From the beginnings of time itself, man has dreamed of seeking the answers to Mysteries - mysteries of birth, life, magic, and death. It's easy to understand why so many ancient civilizations established cults to honor the mysteries, or why they were held in such high esteem.The definition of Mystery can be argued. One 14th century definition states: "A religious truth that one can know only by revelation and yet still, cannot fully understand." Ah, such is life and death! Living Myth and Mystery! Dionysos Teletarches, (lord of the initiations) was no stranger to being associated with Mystery cults.To understand what was taught in the Mysteries, we can rely on a great deal of evidence, spanning both modern and ancient eras, through literature and archeology. Yet the best source of knowledge is personal experience itself. The Mysteries were often marked confidential, and restricted, and the only way to truly know the answers to this mystery and/or the mystery of what was happening at the rituals, was to become an initiate yourself. Many references, such as the Homeric Hymn to Demeter, stress this point. The main focus at the rites of the mysteries was hope for an after life.

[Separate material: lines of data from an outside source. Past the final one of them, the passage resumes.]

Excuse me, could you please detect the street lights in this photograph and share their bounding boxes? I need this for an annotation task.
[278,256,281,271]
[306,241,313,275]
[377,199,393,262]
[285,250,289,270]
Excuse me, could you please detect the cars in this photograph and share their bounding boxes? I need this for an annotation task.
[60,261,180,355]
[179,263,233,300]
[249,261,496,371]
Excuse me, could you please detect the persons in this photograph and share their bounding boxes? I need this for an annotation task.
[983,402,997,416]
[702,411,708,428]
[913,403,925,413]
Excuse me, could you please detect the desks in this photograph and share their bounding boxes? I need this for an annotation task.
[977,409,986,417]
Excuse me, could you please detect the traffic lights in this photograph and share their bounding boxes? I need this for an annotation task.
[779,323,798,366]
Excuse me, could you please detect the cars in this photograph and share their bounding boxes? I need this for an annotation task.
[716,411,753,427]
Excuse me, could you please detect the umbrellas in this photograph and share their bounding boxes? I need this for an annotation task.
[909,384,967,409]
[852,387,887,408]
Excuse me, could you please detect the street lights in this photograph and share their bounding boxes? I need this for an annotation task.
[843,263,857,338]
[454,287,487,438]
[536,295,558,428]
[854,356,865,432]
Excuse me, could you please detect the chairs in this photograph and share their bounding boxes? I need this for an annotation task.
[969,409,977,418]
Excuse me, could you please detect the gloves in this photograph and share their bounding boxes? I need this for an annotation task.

No one wanted to be blind, and hopeless when facing death. To say that there is nothing but eternal gloom and woe, gives little meaning to life.To be initiated gave promise, for with death, there is rebirth. Dionysos, being the God of growing things, himself half human, at one point experienced death and resurrection himself. Who better to represent life after death than he? Dionysos, the God who saves his faithful initiates, with a promise of hope! Celebrations of Life are easily assumed within the Mysteries. From the frenzied dance of the Maenads, to the procession of the sacred phallus, the public festivals of the community already, and the private sacred rituals of the mysteries themselves - there were many ways to honor Dionysos. Some note a certain modern Shamanistic quality to the rites of Dionysos. This is evidenced through the altered states caused by wine or other substances, dramatic portrayals of the myths, even the occasional orgy. These paradoxical celebrations of life are very much still valid, and a way to attain Initiation into the Mysteries of the God are still possible in our modern world today.